第15話朝食パーティー

小さなヤシロで一晩過ごしたアリスは、古いスモモの木から赤く熟した実を三つ食べ、三つポケットに入れ、小さな鳥居を抜けて川に行きました。


川に行くとコイさんを探しました。

「コイさん、私を河口まで乗せて行ってくれませんか?」

川を下る途中で、カラスさんに会ったりして、みんなに声をかけながら行きました。

河口付近まで来ると、海の方から強烈なサビの臭いがしてコイさんは驚きました。

関西エンペツの工場に着くと、アリスは大食らい猫さんを見つけるとスモモを三つ渡しサル社長さんはどこにいるかを尋ねました。

サル社長さんとカピパラ首相は中央小学校で朝食パーティーをしているようです。

「みんな乗ったかい〜?」大食らい猫はバスの運転席からそう言いました。バスにはアリスのほか、いつの間にか、どういうわけか乗り切れないほどいろんな動物たちでぎゅうぎゅうづめになっています。
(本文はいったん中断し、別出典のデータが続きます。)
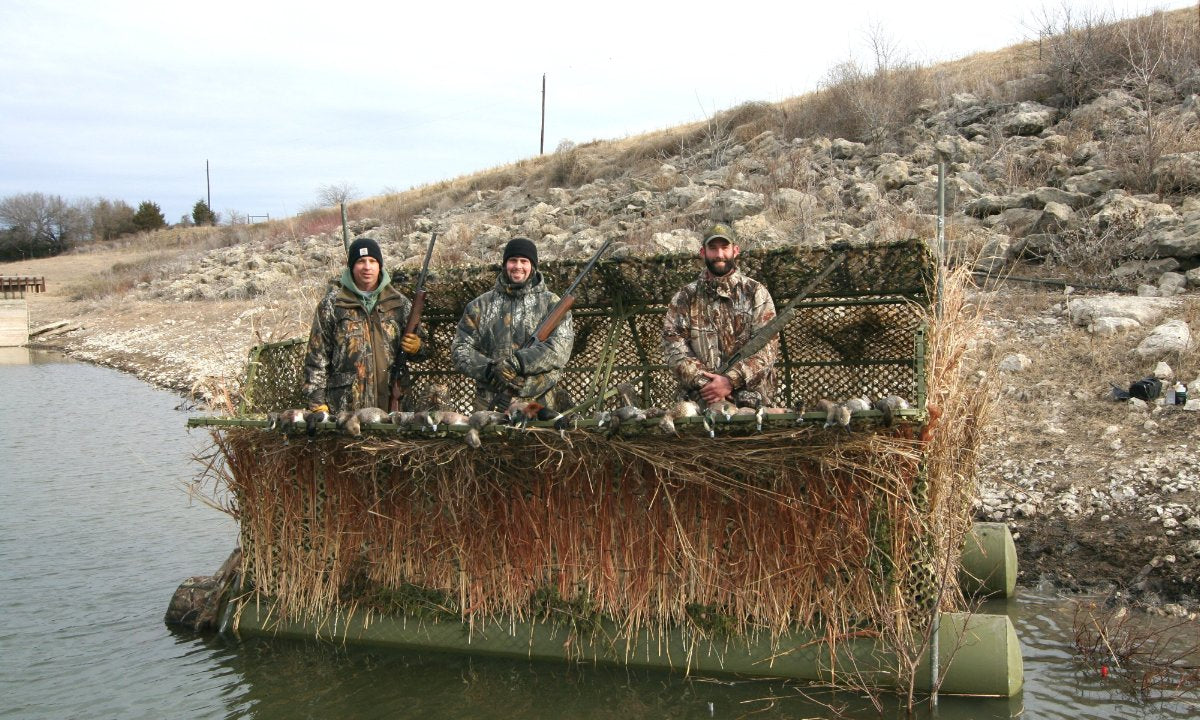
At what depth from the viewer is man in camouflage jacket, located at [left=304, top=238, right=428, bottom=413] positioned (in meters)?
6.94

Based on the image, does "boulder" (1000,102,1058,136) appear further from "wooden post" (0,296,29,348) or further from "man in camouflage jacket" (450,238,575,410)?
"wooden post" (0,296,29,348)

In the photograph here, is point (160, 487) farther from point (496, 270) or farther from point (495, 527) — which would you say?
point (495, 527)

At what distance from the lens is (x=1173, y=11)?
82.3 ft

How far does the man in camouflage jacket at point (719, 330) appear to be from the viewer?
627cm

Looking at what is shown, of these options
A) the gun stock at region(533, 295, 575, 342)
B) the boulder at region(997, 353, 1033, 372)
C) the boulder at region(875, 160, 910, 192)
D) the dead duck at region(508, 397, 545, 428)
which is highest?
the boulder at region(875, 160, 910, 192)

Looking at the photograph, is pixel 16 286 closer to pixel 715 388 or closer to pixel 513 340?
pixel 513 340

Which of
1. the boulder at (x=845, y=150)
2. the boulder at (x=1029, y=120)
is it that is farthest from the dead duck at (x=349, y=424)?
the boulder at (x=845, y=150)

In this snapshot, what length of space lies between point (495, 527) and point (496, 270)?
2.15 m

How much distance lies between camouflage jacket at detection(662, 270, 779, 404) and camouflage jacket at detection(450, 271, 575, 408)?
2.38 feet

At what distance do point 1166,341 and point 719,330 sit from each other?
534 centimetres

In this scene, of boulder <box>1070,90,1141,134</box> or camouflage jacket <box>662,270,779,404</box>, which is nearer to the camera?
camouflage jacket <box>662,270,779,404</box>

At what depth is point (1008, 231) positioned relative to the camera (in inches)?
540

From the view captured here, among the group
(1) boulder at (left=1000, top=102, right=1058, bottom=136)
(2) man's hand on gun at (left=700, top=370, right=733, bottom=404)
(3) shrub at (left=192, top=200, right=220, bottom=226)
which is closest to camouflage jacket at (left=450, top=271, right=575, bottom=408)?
(2) man's hand on gun at (left=700, top=370, right=733, bottom=404)

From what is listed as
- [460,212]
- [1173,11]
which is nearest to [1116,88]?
[1173,11]
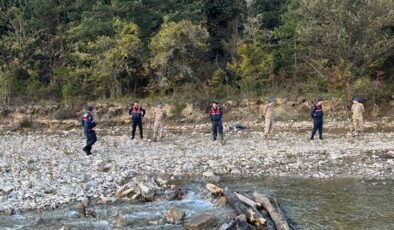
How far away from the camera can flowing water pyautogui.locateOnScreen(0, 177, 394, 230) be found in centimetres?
1234

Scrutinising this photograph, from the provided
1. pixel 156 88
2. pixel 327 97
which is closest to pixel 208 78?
pixel 156 88

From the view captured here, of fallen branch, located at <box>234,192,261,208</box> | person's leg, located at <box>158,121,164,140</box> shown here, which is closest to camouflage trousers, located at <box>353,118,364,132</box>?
person's leg, located at <box>158,121,164,140</box>

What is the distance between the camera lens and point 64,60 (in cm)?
4741

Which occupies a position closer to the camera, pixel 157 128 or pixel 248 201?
pixel 248 201

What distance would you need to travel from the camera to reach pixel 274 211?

中央小学校に着くと、ドームの体育館で盛大にパーティーが開催さていました。

壇上のカピパラ首相のまわりには、たくさんのプレゼントの箱が高く積まれています。横でカピパラ夫人が箱を開けて中身を取り出しては喜んでいます。

サル社長とヌートリア先生は大きなお皿に山盛りになった食事を次から次へと手に取って食べていました。


アリスは扉を開けて入ると言いました。

「赤鉛筆だけの授業はイヤだわ。赤鉛筆で落書きしてても楽しくないし。それにヒビの入った水槽にマンホールを入れているせいで海が汚れているのもイヤだわ」

「子供は先生の言うことを聞いていればいいんだよ」とヌートリア先生がジャガイモを片手に言いました。

「ワシもイヤじゃな」とアリスのポケットの中からムカデじいさんが出てきて言いました。

「老いては子に従えって言うでしょう、ねえ」とカピパラ夫人が真珠の首飾りを両手に言いました。

「ボクもやだな〜」と大食らい猫がいいました。

「従業員は黙って働いてればいいんだ!」とサル社長がバナナをかじりながら言いました。

「オレもやだね」カラスさんが言いました。

「税金も払えない貧乏人は言う権利はありませんね、うん」とカピパラ首相が壇上のイスにふんぞりかえって言いました。

「ワイもいややで!」とロンちゃんが言うと、体育館はギャアギャアと怒号が飛び交いピリピリした緊張感が全体を包みました。